Podgorze Memorial

Memorial on Ghetto Heroes Square in Podgorze Ghetto, New Year´s Eve 2005/2006

Photo kindly provided by Paul Kubisztal
(www.kubisztal.com)

The Memorial shown in the photo above, which was designed by Krakow architects Piotr Lewicki and Kazimierz Latak, opened on 8 December 2005 in Plac Bohaterów Getta (Ghetto Heroes Square) in the former Podgorze ghetto. The design includes 33 large empty chairs and 37 smaller chairs located on the edge of the square and at the tram stops. The Memorial also includes a mark on the pavement which shows where the walls of the Ghetto were formerly located and a small building where visitors may light candles in honor of the murdered Jews.

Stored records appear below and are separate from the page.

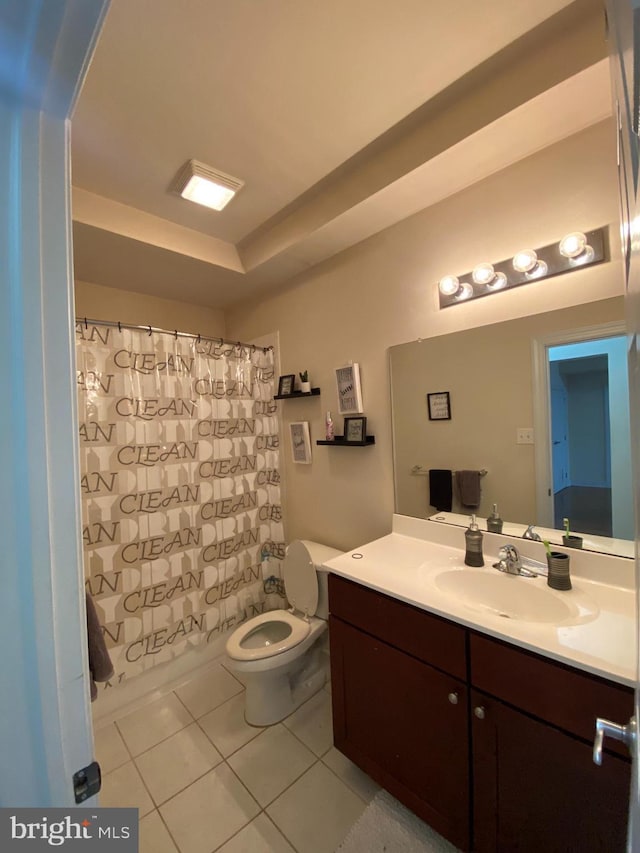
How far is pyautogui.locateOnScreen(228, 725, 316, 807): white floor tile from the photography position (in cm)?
137

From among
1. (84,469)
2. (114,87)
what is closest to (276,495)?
(84,469)

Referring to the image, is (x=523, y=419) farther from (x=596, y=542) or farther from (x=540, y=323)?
(x=596, y=542)

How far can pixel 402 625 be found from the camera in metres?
1.16

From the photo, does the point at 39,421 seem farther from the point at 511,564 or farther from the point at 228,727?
the point at 228,727

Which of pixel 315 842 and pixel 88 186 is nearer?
pixel 315 842

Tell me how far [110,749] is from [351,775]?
3.57 feet

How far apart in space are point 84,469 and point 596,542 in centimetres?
212

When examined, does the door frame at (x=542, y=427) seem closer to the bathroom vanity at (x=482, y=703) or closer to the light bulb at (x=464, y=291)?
the bathroom vanity at (x=482, y=703)

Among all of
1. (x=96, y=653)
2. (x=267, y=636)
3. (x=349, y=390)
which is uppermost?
(x=349, y=390)

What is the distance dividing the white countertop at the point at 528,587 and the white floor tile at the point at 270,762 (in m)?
0.87

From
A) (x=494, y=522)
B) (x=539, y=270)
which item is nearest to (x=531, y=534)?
(x=494, y=522)

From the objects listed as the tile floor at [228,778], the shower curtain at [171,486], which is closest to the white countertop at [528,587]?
the tile floor at [228,778]

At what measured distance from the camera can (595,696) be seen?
2.63ft

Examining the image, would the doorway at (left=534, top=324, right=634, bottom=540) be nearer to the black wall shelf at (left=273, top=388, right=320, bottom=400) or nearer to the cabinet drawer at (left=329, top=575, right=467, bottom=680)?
the cabinet drawer at (left=329, top=575, right=467, bottom=680)
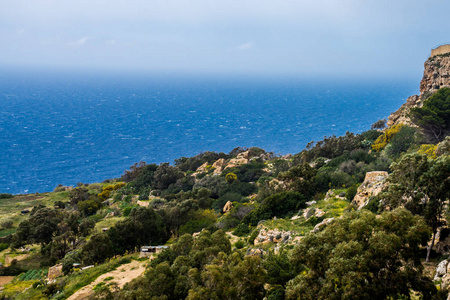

The architects named the project Nowy Plac Zgody (New Concordia Square), but nobody calls it that, according to Paul Kubisztal, the photographer who took this dramatic photo. Prior to 1948, this location was called Plac Zgody (Concordia Square), a name that is still sometimes used by the locals.

This square was called the Umschlagplatz by the Nazis; it was the place where the Jews had to assemble before being transported to the Belzec death camp in two separate actions in June 1942 and October 1942. The Podgorze Ghetto was liquidated on March 13, 1943 when the Jews who were able to work were sent to the Plaszow forced labor camp just outside the city of Krakow, and the rest were sent to the death camp at Auschwitz-Birkenau. According to information given by the Auschwitz Museum, March 13, 1943 was the day that the gas chamber in Krema II at Birkenau was first used when 1,492 women, children and elderly Jews from the Podgorze Ghetto were put to death immediately upon arrival and their bodies were burned in the ovens.